Problem: Copy the material word for word, starting at its first line and ending at the line that contains "5.22 meters", with both of those lines included.

-- START OF Records provided --

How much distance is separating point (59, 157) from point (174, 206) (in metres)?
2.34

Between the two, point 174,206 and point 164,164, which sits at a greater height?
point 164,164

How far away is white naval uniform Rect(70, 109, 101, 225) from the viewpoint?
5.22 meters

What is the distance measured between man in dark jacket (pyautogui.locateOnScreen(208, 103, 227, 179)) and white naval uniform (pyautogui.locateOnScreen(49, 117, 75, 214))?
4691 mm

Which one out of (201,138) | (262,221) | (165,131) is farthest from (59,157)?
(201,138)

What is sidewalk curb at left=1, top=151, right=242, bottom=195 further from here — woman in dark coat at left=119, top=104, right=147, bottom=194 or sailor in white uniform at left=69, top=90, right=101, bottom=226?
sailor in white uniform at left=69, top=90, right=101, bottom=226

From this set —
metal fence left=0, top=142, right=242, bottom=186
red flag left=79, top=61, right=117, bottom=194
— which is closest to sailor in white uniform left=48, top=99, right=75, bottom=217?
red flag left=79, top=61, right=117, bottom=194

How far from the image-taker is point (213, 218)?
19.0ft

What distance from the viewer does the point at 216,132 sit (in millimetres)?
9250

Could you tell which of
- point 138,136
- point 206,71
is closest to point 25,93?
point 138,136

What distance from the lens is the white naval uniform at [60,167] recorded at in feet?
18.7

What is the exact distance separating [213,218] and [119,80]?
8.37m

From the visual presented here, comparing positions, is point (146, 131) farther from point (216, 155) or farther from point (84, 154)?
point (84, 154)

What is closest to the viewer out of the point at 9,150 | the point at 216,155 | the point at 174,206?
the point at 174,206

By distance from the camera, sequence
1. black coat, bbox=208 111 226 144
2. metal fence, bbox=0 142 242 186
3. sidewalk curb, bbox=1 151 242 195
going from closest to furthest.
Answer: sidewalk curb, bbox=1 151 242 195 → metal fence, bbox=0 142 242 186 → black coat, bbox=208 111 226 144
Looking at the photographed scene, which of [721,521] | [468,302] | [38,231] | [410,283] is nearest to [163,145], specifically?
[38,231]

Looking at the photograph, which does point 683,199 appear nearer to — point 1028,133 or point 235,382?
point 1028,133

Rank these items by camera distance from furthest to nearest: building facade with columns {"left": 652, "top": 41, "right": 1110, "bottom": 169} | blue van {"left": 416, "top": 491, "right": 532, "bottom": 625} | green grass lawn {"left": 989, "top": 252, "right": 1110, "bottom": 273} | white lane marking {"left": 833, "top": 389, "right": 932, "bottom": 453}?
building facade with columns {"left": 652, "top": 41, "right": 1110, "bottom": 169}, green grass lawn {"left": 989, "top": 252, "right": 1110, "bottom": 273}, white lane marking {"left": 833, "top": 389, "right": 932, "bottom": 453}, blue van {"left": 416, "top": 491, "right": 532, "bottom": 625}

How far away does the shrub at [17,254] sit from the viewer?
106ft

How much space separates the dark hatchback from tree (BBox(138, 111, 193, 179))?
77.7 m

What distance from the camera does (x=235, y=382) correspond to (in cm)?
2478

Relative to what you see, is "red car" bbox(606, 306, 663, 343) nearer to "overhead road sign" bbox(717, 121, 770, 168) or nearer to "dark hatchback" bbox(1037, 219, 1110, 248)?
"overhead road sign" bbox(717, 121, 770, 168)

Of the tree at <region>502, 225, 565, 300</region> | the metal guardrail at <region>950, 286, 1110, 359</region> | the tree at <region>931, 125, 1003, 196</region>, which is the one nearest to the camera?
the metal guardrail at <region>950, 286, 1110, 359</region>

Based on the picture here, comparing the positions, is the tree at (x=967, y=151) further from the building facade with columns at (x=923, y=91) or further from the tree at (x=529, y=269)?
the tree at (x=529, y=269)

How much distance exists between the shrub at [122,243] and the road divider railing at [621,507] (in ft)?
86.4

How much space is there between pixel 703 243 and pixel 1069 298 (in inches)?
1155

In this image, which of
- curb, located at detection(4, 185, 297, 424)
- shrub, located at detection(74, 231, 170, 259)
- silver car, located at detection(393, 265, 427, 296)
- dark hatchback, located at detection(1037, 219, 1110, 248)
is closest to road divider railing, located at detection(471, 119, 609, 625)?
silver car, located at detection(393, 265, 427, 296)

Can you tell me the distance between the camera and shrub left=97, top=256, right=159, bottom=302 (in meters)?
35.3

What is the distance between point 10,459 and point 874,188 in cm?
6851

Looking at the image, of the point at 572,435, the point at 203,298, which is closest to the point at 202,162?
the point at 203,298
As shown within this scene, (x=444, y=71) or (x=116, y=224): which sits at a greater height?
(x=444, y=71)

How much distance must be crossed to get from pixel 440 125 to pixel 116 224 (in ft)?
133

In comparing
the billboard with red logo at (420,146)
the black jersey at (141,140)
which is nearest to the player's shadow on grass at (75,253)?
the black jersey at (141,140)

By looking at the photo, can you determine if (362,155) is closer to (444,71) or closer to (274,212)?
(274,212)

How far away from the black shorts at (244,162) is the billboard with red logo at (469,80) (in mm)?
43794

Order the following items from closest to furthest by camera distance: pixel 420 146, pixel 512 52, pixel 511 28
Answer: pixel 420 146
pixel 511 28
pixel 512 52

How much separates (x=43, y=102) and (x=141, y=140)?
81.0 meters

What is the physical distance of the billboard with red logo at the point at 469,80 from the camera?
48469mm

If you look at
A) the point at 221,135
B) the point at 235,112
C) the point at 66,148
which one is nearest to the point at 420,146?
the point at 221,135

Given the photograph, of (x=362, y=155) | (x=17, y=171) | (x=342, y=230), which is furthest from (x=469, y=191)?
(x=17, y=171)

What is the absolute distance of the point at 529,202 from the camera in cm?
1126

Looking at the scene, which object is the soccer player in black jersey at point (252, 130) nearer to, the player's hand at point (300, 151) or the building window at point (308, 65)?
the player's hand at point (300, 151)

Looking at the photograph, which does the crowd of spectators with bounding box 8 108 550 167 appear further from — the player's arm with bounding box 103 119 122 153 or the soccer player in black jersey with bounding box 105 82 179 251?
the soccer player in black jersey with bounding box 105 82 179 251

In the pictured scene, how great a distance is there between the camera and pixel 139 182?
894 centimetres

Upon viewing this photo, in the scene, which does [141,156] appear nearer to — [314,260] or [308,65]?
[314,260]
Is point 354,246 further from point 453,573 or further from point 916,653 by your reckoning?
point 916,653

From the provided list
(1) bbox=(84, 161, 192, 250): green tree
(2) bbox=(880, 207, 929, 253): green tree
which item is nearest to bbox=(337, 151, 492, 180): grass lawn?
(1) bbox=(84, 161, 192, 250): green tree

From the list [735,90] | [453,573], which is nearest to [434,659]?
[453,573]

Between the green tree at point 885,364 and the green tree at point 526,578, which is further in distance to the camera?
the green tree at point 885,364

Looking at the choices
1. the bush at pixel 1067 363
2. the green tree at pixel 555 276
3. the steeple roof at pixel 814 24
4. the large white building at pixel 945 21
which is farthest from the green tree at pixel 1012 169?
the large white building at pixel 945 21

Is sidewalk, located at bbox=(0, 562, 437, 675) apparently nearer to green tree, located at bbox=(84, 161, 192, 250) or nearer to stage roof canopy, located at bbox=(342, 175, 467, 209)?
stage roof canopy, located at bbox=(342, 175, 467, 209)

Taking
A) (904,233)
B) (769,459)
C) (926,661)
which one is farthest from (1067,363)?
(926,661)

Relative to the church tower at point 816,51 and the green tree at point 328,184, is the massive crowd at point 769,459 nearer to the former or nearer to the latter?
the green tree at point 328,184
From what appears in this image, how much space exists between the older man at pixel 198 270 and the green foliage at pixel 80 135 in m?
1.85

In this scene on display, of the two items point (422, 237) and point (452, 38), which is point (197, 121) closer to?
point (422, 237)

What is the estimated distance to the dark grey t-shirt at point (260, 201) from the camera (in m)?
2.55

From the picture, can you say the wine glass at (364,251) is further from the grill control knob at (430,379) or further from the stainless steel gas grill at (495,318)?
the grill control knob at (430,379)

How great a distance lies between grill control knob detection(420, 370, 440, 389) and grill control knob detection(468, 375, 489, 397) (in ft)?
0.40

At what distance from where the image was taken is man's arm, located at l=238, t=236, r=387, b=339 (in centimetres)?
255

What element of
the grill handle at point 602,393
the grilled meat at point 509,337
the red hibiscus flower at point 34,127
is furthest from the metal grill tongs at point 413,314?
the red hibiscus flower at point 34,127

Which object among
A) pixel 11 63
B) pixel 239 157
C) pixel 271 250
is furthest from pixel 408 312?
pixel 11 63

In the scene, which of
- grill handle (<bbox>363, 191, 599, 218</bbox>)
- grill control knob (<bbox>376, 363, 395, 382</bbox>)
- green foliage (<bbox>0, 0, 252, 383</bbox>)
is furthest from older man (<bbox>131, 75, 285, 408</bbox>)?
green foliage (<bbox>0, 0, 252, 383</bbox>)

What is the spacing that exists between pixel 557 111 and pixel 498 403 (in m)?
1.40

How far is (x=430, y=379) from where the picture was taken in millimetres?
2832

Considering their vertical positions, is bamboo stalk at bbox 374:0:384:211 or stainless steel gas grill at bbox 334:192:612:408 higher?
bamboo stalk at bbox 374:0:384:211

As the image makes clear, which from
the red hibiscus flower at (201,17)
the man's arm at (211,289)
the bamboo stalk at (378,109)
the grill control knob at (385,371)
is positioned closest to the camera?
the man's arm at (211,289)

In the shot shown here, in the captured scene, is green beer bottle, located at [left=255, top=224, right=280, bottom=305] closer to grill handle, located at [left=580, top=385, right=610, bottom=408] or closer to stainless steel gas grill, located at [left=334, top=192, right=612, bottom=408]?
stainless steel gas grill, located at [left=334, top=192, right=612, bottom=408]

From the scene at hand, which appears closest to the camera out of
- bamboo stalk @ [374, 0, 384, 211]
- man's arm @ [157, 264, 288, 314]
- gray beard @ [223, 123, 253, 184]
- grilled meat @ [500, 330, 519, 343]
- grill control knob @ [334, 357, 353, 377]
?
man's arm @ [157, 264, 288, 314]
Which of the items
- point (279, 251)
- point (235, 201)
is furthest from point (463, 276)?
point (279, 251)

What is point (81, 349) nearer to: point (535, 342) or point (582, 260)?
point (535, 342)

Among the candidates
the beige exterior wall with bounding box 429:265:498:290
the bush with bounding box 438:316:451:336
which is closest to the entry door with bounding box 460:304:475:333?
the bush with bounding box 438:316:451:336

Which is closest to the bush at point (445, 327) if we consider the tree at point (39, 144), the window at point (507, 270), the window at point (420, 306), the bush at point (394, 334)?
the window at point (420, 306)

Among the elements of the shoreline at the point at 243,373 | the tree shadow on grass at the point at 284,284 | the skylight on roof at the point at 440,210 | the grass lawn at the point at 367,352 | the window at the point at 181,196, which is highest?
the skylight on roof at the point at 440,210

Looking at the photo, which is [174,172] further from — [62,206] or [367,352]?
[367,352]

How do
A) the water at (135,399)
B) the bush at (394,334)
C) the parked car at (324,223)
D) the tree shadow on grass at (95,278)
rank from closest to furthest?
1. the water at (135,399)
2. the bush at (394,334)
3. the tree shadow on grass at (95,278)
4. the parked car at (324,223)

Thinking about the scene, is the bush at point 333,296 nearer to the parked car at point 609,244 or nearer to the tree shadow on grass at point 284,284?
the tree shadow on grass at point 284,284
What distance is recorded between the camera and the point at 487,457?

-- END OF Records provided --

Written answer:
How much distance is separating point (59, 157) from point (174, 206) (in metres)?
2.34

Between the two, point 174,206 and point 164,164, which sits at a greater height?
point 164,164

How far away is white naval uniform Rect(70, 109, 101, 225) from the viewpoint?
5.22 meters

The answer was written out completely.